Wall Street analysts are quite bullish on two leaders among the tech world: Apple Inc. (NASDAQ:AAPL) and Alphabet Inc (NASDAQ:GOOGL). Pacific Crest analyst urges investors to buy AAPL shares as iPhone supply and demand steadily impress, whereas a top analyst from Jefferies positively previews GOOGL’s big set of software device announcements that he believes will bring good tidings to Alphabet investors.
Apple iPhone supply and demand continue to ride a “solid” tide of encouraging upswing, Pacific Crest analyst Andy Hargreaves remains bullish on the tech titan with a word to the wise: “We recommend buying AAPL.”
As the analyst’s supply checks exhibit a “slight uptick in iPhone production” and as “anecdotal demand indicators remain positive, in our view,” Hargreaves reiterates an Overweight rating on shares of AAPL with a $121 price target, which represents a nearly 8% upside from where the stock is currently trading.
For the fiscal fourth quarter, Hargreaves projects an iPhone sell-in count of 43.8 million, and the analyst expects that number to rise to 73.3 million by the fiscal first quarter, with possibilities for “modest upside” come AAPL’s fiscal first quarter “if demand remains healthy.”
“We believe iPhone demand remains consistent with our sell-in expectations, which suggests Apple should meet or beat our overall estimates through 2016. This, along with optimism around the 2017 iPhone cycle, creates a favorable risk/reward around the stock, in our view,” Hargreaves concludes.
The analyst anticipates iPhone sales trends that will only continue to rise, persistent app store success, and a balance amid additional hardware categories that could very well as key drivers to help AAPL attain an EPS beat throughout the next year.

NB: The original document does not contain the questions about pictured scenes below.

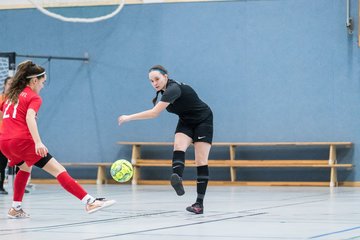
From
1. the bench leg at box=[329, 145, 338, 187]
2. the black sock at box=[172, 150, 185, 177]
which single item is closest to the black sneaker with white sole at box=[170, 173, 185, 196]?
the black sock at box=[172, 150, 185, 177]

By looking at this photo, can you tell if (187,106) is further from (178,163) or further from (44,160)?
(44,160)

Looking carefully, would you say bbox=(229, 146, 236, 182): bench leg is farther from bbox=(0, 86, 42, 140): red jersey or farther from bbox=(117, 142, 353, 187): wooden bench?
bbox=(0, 86, 42, 140): red jersey

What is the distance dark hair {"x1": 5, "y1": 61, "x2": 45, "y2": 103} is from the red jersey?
64 mm

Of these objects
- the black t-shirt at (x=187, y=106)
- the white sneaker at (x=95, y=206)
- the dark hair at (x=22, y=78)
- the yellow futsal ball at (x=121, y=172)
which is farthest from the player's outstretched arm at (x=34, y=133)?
the yellow futsal ball at (x=121, y=172)

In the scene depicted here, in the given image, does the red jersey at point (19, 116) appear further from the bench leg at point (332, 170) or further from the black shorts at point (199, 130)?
the bench leg at point (332, 170)

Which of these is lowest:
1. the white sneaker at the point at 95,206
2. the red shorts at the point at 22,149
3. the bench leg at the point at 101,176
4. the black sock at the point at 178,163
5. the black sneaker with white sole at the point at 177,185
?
the bench leg at the point at 101,176

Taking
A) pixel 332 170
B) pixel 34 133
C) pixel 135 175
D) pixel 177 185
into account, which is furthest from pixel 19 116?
pixel 135 175

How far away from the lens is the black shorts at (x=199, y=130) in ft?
27.9

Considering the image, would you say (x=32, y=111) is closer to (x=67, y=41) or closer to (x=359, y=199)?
(x=359, y=199)

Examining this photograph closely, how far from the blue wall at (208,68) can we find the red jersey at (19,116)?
9.47 m

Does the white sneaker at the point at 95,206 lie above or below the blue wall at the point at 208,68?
below

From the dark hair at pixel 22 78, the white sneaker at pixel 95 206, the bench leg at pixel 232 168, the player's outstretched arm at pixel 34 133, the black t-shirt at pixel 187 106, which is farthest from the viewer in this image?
the bench leg at pixel 232 168

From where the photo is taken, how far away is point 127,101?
1759 centimetres

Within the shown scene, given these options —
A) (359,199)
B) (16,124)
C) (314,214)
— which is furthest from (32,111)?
(359,199)
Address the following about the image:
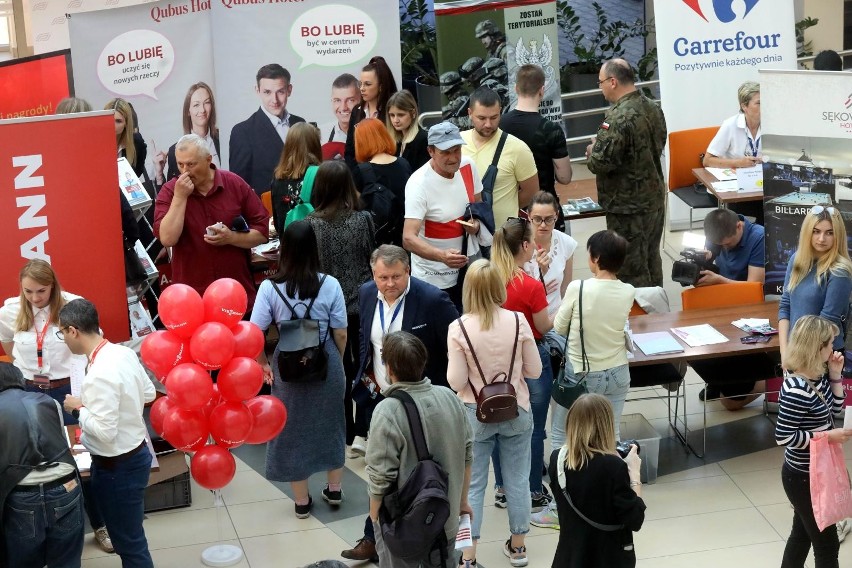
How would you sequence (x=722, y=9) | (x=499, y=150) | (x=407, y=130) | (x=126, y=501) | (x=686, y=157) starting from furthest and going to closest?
1. (x=722, y=9)
2. (x=686, y=157)
3. (x=407, y=130)
4. (x=499, y=150)
5. (x=126, y=501)

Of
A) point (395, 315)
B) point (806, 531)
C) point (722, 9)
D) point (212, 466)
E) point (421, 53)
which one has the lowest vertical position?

According to TipRanks, which measures analysts’ and bloggers’ success rate based on how their calls perform, five-star analyst Andy Hargreaves is ranked #168 out of 4,197 analysts. Hargreaves has a 61% success rate and garners 16.4% in his annual returns. When recommending AAPL, Hargreaves earns 20.7% in average profits on the stock.
TipRanks analytics indicate AAPL as a Strong Buy. Based on 36 analysts polled in the last 3 months, 31 rate a Buy on AAPL, 4 maintain a Hold, while 1 issues a Sell. The 12-month average price target stands at $128.41, marking a 14% upside from where the shares last closed.
Today, Alphabet is anticipated to issue in quite an unveiling of new devices today set to exhibit and incite consumers to use its “best-in-class” software services. The Google parent company will be announcing two new flagship smartphones called Pixel and Pixel XL, configured to be direct rivals of Apple Inc.’s iPhone, a paramount Bluetooth speaker that will have the ability to respond to a user’s voice commands, a new device for both Chromecast audio coupled with video streaming, and a new OS by the name of Andromeda, merging Chrome together with Android.
Ahead of GOOGL’s new hardware bundle releases, Jefferies top analyst Brian Fitzgerald reiterates a Buy rating on GOOGL with a $1,000 price target, which represents just under a 25% increase from where the shares last closed.
Fitzgerald believes the new Pixel flagship smartphones will be a reflection of Alphabet’s “new ‘more opinionated’ view around hardware and software design.” The analyst adds, “Google’s ambition here is not merely revenue growth, rather the devices will serve as a top-tier hardware platform to showcase and drive usage of Google’s best-in-class software services.”
In regards to the new “strategically important” Bluetooth speaker, the analyst sees the announcement as GOOGL gearing up to compete against Amazon’s Echo. Fitzgerald asserts, “Like those competitive services, Google Assistant will understand human speech (although we give Google an edge given its prowess in voice search).”
When assessing the new Chromecast Ultra, which will be able to support 4K streaming, “We suspect the product will be integrated with Google Home, which could allow a user to control videos on the TV by speaking voice commands,” Fitzgerald contends.
As the analyst evaluates GOOGL previewing this significant release of savvy new devices, Fitzgerald predicts, “Because of the strategic nature of these hardware products, investors could see multiple expansion if they are successful.”
As usual, we like to include the analyst’s track record when reporting on new analyst notes to give a perspective on the effect it has on stock performance. According to TipRanks, top five-star analyst Brian Fitzgerald has achieved a high ranking of #60 out of 4,197 analysts. Fitzgerald upholds a 71% success rate and yields 22.2% in his yearly returns. When recommending GOOGL, Fitzgerald realizes 38.8% in average profits on the stock.
TipRanks analytics demonstrate GOOGL as a Strong Buy. Based on 32 analysts polled in the last 3 months, 31 rate a Buy on GOOGL, while 1 issues a Sell. The consensus price target stands at $943.36, marking a nearly 18% upside from where the stock is currently trading.